Like in Great Britain, it isn’t just the expatriation of the wealthy; it is the influx of their replacements. Those who have left Oregon, including me, have taken their wealth, their incomes, and their businesses with them. The stream of income that was once available for the Oregon government to waste is diminishing. Those who leave are being replaced by the unemployed, the homeless, the drug and alcohol-addicted, and those who can only remain employed if their employer is the government. In other words, those who provide the funds for governance are leaving, while those who increase the cost of governance are not only staying, but growing in number at a steady rate.
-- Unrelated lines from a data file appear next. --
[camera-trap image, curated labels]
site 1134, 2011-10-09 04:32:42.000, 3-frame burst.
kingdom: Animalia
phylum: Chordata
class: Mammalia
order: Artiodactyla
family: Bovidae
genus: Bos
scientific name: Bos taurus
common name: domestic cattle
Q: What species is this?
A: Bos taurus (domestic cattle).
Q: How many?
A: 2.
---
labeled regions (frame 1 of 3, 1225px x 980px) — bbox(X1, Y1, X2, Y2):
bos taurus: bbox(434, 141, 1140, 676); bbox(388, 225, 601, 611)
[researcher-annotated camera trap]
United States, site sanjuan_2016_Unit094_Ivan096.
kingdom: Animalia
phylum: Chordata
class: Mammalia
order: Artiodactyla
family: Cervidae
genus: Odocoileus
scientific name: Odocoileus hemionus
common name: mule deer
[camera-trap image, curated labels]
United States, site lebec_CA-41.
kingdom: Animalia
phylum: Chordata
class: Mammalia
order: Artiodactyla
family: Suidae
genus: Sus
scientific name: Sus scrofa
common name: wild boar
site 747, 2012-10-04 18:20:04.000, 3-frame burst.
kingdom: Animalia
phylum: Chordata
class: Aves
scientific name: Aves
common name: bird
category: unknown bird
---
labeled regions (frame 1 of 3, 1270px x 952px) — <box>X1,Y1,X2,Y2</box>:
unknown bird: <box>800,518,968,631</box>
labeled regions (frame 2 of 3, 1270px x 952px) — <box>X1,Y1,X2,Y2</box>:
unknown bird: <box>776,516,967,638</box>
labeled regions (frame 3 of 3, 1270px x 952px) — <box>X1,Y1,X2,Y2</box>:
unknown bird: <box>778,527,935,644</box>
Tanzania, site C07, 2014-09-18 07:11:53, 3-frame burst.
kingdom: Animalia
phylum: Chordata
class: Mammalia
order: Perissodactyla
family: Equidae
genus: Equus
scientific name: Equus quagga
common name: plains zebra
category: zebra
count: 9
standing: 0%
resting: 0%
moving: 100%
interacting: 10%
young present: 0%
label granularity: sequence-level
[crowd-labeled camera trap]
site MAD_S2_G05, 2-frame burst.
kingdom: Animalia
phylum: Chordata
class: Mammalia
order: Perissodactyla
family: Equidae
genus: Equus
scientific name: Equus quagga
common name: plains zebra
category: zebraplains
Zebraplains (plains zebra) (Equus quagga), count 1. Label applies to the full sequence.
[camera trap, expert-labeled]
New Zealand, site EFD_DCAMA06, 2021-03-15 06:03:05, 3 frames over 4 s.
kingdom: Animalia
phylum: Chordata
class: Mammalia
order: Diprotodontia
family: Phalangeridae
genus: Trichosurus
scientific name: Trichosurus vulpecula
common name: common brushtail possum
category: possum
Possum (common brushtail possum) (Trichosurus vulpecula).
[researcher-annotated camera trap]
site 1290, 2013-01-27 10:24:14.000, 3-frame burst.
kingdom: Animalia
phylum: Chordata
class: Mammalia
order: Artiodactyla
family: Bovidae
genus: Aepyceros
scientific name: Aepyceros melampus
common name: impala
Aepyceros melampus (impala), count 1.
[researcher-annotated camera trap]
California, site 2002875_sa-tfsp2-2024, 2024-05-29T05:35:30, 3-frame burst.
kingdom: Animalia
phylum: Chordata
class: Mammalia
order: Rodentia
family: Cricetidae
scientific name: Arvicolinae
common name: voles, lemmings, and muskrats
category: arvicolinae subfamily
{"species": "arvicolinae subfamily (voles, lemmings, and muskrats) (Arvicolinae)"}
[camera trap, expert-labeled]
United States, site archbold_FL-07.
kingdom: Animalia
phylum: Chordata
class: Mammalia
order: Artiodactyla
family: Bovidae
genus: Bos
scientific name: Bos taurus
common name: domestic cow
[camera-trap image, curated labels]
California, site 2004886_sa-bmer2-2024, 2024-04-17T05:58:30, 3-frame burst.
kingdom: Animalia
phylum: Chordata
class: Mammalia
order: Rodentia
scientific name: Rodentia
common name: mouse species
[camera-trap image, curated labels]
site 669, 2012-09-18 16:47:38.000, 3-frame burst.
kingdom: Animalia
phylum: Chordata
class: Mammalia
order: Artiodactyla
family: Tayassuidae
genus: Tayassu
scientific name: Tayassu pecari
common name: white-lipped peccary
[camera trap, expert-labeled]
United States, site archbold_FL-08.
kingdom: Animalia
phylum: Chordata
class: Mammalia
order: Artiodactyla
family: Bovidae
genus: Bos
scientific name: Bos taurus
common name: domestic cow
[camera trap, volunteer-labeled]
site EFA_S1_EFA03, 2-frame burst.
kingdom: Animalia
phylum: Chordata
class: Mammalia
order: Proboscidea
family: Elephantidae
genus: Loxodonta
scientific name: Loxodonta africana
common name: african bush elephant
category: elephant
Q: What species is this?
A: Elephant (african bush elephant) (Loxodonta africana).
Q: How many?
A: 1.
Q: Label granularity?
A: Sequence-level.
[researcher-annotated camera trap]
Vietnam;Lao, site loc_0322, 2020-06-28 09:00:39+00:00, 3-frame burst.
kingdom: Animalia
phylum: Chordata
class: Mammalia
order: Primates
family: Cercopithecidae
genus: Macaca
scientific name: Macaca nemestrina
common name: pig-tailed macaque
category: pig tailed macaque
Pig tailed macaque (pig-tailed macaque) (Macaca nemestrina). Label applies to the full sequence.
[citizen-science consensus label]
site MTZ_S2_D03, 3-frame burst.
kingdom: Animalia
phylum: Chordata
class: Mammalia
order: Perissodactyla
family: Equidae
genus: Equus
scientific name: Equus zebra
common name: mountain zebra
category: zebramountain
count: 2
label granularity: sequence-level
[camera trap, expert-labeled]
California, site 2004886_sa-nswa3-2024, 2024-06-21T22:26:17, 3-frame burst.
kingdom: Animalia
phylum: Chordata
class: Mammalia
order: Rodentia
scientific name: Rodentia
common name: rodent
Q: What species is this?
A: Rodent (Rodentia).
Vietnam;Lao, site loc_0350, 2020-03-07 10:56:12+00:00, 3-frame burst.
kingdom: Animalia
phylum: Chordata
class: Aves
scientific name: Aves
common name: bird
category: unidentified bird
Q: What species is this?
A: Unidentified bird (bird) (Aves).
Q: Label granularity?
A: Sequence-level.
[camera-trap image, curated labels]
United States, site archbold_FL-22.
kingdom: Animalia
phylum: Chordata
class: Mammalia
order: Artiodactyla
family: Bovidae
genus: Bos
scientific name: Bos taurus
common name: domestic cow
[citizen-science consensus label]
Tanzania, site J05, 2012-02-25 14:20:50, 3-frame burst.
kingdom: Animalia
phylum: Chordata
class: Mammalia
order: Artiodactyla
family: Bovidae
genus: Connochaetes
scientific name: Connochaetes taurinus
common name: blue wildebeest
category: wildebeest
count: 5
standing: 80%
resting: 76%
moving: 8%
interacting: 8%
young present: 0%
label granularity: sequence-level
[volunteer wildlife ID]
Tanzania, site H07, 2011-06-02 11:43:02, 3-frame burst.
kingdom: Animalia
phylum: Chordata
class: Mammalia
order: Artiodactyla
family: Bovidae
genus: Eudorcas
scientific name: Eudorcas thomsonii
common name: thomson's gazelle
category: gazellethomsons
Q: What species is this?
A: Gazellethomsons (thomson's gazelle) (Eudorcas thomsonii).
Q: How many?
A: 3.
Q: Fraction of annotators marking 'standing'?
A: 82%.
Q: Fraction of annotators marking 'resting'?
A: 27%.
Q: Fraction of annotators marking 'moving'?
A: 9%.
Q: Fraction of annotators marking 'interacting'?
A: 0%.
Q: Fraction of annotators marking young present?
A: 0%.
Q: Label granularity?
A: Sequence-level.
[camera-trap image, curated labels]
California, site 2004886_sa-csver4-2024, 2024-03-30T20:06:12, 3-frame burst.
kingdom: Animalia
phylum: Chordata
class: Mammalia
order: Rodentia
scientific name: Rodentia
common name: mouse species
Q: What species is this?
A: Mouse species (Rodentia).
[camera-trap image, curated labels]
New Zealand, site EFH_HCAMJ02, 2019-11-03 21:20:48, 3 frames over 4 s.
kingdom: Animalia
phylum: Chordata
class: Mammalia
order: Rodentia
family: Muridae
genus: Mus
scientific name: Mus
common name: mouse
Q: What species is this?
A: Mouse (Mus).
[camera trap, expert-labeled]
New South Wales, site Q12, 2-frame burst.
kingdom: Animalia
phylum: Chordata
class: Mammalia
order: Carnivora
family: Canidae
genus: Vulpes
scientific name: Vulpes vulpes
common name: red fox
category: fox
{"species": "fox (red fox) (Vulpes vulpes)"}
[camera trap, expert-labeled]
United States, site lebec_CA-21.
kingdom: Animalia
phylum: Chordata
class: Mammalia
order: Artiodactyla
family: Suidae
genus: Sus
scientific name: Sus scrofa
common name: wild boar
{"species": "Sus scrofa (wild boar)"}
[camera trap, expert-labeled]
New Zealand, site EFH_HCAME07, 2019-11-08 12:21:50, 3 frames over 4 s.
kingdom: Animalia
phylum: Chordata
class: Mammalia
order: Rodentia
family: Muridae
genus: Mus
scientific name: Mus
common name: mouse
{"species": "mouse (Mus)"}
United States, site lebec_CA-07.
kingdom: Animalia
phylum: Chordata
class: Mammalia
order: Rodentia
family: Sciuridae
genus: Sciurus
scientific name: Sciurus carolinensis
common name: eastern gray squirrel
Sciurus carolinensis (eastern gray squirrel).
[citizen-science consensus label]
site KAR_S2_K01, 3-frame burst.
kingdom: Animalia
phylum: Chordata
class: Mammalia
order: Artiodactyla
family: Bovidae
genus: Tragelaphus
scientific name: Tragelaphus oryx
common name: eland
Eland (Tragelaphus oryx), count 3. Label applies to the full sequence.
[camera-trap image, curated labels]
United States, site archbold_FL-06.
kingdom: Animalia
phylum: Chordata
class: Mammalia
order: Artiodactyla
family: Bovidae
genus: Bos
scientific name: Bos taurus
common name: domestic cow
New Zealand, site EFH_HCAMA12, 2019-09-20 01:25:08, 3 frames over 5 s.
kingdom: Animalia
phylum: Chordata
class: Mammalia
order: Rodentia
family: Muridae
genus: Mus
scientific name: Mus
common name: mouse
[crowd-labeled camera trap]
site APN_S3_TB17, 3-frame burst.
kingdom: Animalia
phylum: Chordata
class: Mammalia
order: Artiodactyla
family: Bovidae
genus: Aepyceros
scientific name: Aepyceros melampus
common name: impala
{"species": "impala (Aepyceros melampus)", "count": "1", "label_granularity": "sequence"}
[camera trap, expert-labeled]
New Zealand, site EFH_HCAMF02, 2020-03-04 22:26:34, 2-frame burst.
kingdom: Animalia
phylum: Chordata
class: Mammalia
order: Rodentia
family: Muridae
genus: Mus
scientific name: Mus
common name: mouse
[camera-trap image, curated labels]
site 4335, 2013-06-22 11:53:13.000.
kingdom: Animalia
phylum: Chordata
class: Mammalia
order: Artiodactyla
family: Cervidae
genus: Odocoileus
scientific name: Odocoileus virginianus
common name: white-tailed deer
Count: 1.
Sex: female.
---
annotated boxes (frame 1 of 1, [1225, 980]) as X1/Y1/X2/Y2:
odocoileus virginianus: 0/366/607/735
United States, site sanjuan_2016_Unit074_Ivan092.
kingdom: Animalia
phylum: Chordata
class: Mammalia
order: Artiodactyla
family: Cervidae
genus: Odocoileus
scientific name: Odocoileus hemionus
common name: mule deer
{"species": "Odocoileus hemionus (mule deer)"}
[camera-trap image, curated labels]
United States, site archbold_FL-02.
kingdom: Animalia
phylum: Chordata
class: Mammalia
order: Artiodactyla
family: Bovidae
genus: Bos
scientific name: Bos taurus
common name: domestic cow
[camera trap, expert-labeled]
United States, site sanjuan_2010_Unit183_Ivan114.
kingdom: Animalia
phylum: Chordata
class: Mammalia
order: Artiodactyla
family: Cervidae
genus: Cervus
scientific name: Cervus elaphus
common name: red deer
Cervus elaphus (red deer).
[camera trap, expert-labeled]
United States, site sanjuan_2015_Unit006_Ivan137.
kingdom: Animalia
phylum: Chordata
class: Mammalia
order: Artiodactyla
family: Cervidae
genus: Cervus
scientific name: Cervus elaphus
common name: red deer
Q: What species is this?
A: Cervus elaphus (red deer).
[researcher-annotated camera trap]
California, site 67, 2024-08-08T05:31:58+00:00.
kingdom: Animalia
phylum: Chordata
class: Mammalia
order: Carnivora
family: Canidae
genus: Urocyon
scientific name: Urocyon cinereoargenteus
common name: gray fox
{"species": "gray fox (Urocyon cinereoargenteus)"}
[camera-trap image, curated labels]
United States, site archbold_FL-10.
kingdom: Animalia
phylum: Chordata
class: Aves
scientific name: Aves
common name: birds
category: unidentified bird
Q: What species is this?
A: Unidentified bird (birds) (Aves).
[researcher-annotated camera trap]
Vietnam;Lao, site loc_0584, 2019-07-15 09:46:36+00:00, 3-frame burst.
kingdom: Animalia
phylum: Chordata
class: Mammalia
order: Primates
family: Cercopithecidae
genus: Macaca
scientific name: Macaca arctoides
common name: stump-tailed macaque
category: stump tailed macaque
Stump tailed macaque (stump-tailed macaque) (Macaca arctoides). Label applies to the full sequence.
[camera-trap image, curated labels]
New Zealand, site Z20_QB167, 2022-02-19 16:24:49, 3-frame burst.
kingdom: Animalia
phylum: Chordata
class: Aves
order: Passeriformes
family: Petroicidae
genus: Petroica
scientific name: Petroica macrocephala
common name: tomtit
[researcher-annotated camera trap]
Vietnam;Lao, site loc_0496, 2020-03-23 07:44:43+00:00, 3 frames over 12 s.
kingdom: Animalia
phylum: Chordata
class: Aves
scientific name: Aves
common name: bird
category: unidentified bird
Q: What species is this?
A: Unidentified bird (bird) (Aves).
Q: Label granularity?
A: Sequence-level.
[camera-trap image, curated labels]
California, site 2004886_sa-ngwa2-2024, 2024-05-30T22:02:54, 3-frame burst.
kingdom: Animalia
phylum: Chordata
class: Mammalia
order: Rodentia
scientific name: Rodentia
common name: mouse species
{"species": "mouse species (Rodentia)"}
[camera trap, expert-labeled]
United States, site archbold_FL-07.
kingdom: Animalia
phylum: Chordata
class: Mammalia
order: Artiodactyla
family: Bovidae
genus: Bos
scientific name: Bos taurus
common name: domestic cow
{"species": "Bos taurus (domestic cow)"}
You are not going to see any discussion about this economic certainty until it is too late, for several reasons.

  • First, members of the media are, on average, economically illiterate—as are the progressive members of Oregon’s legislature.
  • Second, it runs contrary to their basic belief that everything you earn belongs to the government, and that the government will let you know how much you are allowed to keep. It is socialism through the back door.
  • Finally, to remain in power, progressives need to increase the dependency of the masses on government largesse. It is the left’s guiding principle: they are more than happy to spend your money on their great ideas, particularly if there is no accountability or responsibility for success.

Having deserted their traditional base of working men and women (particularly private-sector unions), Democrats need to rebuild their base. They have opted for dependency as the glue that binds them together: immigrants (legal and illegal), public employee unions (including teachers and school personnel), welfare recipients, those addicted to drugs and alcohol, and sexual outliers.

They are way ahead in their goals, but they are only hastening the effects of the Laffer Curve and accelerating the exit from Oregon.

 

* This means that those immigrating to Great Britain (primarily from Africa and the Middle East) are staying and not returning to their countries of origin and Brits leaving Great Britain are no longer returning.

** Washington, Los Angeles, New York City, San Francisco, Minneapolis, Chicago, ad nauseam.

*** In most instances, those assurances have proven to be written in the wind, as the increases regularly fall heavily on the middle class.